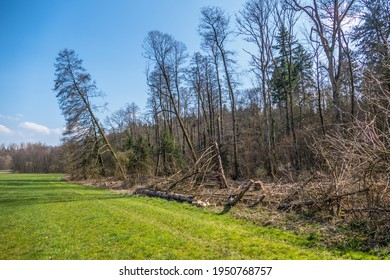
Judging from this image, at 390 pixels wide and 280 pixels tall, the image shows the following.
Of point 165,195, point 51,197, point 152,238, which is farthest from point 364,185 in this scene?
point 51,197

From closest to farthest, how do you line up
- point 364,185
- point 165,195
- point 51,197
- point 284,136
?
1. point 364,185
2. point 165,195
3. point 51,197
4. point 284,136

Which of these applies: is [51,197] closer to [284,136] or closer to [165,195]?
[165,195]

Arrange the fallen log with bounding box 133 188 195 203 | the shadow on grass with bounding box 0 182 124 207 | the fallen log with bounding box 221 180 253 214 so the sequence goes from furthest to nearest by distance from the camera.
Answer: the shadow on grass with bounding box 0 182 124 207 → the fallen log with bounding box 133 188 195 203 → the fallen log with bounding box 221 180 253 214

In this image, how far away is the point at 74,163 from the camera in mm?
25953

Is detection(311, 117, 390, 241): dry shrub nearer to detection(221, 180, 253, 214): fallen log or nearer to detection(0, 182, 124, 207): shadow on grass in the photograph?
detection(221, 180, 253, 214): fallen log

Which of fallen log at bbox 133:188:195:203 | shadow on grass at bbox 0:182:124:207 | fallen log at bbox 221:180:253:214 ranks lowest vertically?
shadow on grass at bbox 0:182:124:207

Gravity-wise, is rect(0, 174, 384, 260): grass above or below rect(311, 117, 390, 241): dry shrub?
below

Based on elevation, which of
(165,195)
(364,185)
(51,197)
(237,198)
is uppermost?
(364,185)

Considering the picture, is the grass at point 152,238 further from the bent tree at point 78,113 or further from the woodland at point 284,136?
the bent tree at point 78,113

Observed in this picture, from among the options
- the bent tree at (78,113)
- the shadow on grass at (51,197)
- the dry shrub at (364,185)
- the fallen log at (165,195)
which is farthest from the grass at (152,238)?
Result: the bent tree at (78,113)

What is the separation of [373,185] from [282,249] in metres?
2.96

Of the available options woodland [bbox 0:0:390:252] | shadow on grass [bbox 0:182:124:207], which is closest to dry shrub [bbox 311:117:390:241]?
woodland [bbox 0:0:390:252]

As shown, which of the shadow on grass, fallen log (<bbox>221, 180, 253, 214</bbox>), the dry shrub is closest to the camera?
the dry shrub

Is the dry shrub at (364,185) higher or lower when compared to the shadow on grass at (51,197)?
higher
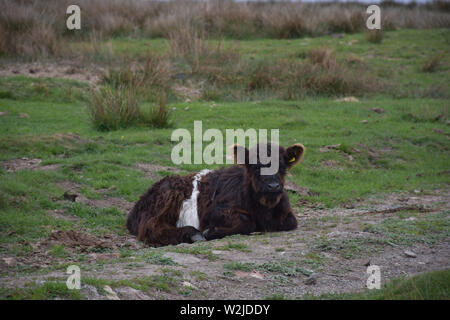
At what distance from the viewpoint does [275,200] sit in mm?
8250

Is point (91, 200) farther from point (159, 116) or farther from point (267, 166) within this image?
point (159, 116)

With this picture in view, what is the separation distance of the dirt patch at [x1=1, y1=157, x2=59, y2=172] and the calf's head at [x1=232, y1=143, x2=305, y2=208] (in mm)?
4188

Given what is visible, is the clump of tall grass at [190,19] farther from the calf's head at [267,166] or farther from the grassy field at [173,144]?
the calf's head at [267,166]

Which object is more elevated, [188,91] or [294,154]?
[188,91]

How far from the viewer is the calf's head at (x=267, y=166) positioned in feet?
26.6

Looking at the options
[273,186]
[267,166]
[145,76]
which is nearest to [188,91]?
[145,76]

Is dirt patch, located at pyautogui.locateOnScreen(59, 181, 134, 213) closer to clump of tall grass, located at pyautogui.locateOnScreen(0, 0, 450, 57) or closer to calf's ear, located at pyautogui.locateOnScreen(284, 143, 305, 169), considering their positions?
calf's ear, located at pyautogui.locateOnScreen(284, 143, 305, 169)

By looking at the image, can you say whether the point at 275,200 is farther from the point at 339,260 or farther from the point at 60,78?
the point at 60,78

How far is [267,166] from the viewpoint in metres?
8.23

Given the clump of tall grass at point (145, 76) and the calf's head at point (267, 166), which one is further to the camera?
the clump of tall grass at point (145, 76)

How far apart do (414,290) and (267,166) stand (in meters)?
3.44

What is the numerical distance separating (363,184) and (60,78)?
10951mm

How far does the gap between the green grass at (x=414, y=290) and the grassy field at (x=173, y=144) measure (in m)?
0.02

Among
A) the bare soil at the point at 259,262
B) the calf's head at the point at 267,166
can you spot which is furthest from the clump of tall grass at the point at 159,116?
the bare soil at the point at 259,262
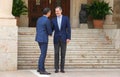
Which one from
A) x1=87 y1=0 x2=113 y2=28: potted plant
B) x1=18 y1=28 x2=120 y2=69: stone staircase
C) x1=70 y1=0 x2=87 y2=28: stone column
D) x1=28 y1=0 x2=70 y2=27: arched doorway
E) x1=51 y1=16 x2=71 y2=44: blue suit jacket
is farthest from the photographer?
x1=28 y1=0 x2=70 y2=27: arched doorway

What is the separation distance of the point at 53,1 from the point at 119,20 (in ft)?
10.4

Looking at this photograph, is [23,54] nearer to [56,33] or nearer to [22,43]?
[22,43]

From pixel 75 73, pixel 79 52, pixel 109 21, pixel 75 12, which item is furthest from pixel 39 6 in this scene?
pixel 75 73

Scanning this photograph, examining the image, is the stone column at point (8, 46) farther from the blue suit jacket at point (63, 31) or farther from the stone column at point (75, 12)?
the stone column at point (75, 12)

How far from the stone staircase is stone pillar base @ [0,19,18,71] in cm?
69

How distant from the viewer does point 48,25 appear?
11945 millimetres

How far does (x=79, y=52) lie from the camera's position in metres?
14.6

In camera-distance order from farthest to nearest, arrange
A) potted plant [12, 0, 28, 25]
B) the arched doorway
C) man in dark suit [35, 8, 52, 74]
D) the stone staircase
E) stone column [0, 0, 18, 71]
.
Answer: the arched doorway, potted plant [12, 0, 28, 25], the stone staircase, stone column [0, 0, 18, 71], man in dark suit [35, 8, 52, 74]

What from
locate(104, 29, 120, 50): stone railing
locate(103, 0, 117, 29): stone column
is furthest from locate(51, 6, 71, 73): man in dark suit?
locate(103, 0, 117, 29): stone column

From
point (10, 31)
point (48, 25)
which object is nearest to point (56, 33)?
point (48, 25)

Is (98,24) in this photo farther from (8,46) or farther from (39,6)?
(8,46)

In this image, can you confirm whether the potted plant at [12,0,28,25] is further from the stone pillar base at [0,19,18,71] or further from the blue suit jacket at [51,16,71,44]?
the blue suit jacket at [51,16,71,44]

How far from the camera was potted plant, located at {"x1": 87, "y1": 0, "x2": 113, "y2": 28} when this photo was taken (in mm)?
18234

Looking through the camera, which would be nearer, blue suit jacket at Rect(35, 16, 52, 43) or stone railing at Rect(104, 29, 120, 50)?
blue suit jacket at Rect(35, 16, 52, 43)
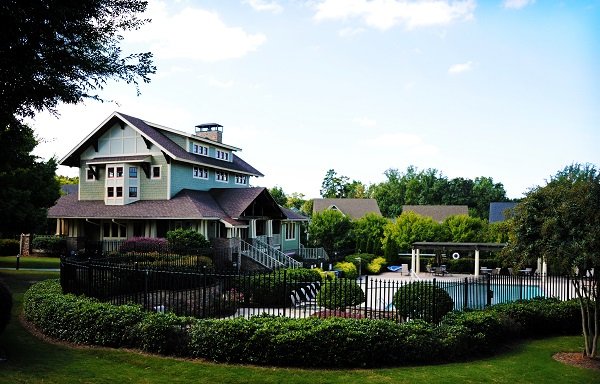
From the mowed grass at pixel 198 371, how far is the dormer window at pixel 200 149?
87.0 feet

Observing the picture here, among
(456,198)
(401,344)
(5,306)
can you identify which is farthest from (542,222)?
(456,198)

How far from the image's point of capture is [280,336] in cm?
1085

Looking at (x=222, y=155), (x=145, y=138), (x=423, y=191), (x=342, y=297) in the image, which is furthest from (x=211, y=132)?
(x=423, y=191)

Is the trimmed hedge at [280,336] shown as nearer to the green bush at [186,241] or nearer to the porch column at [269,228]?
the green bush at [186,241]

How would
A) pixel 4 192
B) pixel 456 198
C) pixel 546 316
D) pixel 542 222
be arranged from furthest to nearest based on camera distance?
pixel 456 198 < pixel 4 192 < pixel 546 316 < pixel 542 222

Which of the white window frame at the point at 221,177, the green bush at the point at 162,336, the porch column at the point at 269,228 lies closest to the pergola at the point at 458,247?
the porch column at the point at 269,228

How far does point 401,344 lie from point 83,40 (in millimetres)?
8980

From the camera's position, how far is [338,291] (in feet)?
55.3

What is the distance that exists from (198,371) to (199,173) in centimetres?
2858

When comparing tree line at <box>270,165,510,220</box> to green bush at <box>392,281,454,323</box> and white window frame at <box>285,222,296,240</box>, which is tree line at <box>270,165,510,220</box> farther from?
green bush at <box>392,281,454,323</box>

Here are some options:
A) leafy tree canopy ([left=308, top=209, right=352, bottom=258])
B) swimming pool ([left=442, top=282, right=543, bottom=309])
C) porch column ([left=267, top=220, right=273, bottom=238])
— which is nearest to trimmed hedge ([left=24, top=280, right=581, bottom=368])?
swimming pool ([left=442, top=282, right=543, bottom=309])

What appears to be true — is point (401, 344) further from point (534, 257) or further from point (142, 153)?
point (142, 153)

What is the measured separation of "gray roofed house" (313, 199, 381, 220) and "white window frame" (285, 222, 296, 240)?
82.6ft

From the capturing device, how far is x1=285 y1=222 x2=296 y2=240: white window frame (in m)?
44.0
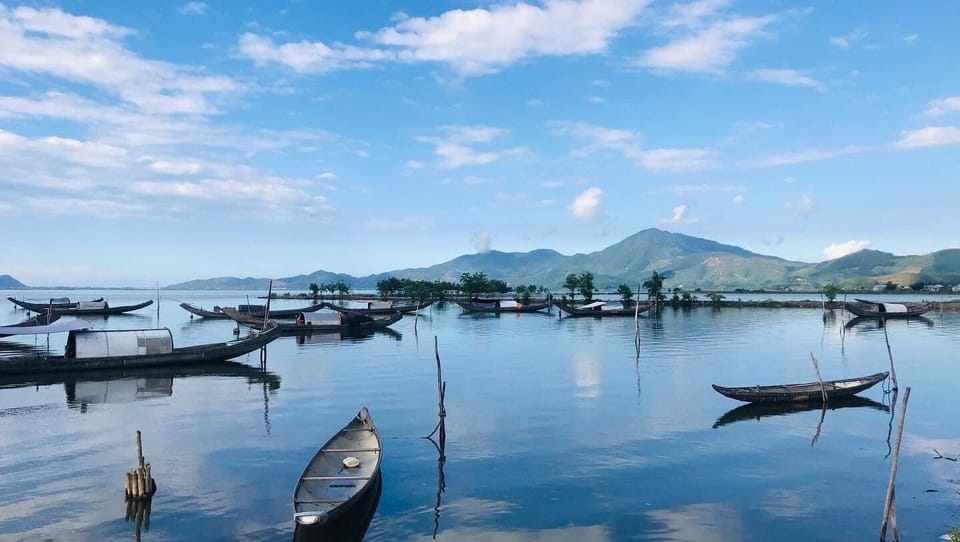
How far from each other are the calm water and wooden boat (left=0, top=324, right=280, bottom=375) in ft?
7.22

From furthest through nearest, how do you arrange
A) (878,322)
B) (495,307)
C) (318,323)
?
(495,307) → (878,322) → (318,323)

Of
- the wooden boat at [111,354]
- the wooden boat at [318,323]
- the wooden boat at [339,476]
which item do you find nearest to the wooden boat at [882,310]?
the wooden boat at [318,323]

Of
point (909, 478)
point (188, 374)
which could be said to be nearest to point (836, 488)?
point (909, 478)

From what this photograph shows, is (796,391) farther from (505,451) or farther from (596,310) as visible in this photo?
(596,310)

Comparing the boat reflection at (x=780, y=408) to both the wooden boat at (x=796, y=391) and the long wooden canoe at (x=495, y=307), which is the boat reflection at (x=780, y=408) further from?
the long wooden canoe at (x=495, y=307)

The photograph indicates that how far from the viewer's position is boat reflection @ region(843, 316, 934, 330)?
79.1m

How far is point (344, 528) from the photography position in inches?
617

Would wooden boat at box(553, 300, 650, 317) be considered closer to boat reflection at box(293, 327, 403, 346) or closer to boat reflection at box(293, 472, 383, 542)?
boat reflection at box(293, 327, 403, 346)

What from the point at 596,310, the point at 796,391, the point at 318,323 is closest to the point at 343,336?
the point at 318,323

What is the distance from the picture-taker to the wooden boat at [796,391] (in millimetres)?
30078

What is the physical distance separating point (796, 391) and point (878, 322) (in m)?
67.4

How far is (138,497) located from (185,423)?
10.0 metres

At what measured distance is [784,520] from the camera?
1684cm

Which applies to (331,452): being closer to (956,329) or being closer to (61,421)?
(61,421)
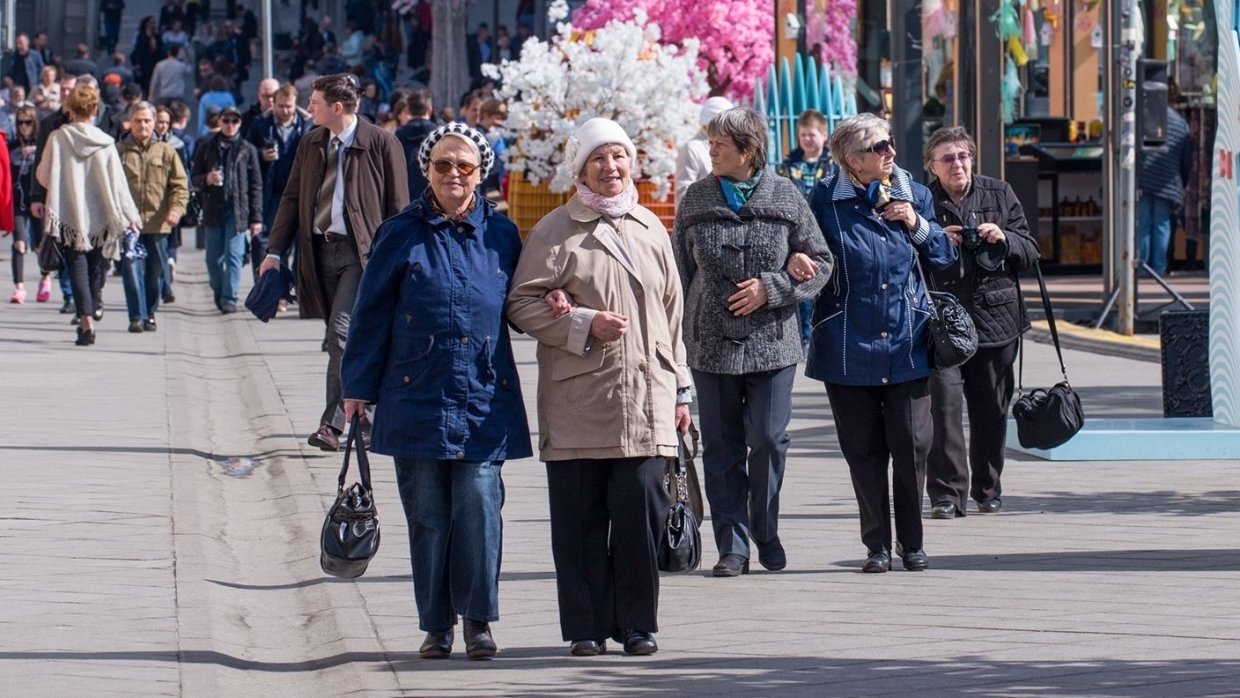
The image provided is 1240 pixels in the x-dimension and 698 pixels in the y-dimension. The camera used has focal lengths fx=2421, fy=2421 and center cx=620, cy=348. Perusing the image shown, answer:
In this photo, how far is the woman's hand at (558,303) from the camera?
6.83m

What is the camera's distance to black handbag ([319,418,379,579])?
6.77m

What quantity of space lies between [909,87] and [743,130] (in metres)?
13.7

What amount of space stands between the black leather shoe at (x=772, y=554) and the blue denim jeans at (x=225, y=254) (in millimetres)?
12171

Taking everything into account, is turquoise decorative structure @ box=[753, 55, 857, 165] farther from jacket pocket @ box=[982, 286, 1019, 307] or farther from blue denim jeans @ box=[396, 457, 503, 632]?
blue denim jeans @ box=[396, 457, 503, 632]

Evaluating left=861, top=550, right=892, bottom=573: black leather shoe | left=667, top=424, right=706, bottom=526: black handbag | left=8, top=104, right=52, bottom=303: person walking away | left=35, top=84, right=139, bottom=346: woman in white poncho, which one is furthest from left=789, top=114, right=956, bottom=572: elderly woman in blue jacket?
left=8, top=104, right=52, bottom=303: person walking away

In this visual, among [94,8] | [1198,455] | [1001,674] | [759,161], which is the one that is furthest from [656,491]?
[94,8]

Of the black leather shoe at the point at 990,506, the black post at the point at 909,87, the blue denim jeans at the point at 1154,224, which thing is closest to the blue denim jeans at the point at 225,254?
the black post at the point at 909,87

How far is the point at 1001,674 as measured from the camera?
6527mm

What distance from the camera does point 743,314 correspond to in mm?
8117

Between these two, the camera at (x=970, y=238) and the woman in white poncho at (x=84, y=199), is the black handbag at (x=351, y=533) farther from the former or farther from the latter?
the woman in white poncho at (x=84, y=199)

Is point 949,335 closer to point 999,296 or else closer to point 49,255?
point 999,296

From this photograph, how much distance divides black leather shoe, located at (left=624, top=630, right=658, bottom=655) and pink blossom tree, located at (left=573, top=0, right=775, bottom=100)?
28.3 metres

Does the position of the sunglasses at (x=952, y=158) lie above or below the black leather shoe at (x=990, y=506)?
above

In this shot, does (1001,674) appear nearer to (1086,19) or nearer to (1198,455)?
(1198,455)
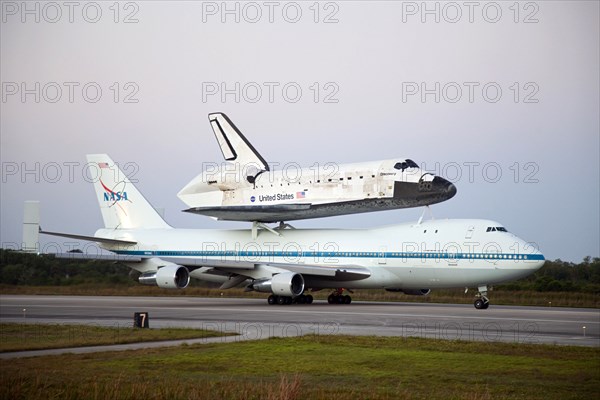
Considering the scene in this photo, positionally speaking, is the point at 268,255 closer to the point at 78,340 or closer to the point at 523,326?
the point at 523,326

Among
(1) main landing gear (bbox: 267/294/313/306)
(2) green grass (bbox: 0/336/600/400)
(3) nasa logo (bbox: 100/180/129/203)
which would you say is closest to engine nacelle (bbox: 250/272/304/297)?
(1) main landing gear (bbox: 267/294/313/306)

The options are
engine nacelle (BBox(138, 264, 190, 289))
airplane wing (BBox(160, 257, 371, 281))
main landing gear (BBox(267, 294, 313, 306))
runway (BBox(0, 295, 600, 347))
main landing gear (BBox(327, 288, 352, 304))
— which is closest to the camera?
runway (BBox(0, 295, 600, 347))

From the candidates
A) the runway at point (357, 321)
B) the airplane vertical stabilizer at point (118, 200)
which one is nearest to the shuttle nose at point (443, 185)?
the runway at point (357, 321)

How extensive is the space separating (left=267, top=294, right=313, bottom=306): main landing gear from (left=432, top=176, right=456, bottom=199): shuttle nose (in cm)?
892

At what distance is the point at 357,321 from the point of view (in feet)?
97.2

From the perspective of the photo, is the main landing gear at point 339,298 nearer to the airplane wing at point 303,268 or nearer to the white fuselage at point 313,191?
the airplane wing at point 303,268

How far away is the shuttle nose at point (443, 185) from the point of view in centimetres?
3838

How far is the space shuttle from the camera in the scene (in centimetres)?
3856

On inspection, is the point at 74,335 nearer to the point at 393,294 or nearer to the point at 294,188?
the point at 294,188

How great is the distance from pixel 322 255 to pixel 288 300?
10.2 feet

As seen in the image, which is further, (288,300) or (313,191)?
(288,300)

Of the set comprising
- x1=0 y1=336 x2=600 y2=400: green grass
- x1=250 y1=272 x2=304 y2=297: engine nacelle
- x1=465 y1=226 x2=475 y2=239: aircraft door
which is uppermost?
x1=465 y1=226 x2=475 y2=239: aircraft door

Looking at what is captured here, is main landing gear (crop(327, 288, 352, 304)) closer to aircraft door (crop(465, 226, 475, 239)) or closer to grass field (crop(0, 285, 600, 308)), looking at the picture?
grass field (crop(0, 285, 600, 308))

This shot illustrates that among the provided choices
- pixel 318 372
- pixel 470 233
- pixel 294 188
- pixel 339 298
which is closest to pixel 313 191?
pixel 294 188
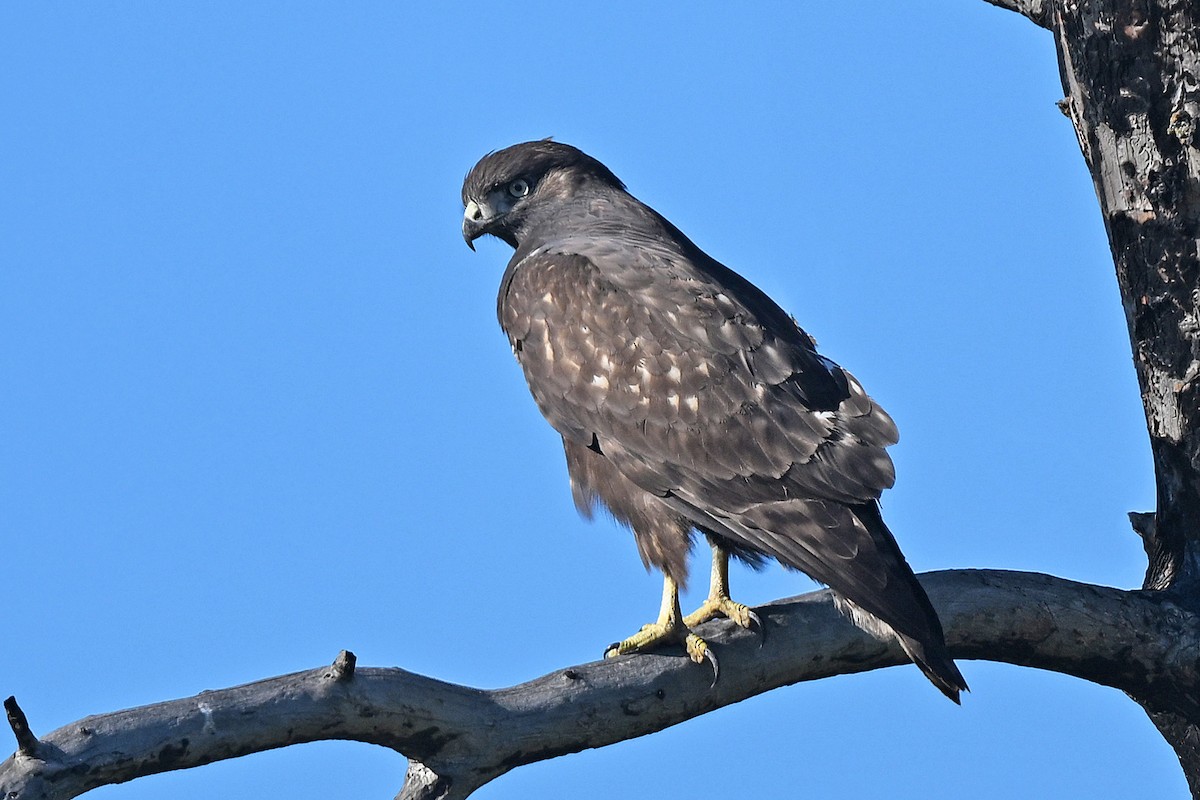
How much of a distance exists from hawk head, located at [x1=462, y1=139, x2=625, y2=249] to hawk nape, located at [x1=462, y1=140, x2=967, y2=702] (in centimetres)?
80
++++++++++++++++++++
### Exercise brief
Rewrite the part of the listing starting at the line that contains "In camera-distance order" and ending at the line that contains "Answer: the arched", replacing "arrange" with "sort" and leaving everything else as it is.

### Exercise solution
In camera-distance order from farthest to nearest, sort
A) potted plant [12, 0, 28, 25]
B) the arched doorway
C) man in dark suit [35, 8, 52, 74]
D) the stone staircase
E) stone column [0, 0, 18, 71]
.
Answer: the arched doorway, potted plant [12, 0, 28, 25], the stone staircase, stone column [0, 0, 18, 71], man in dark suit [35, 8, 52, 74]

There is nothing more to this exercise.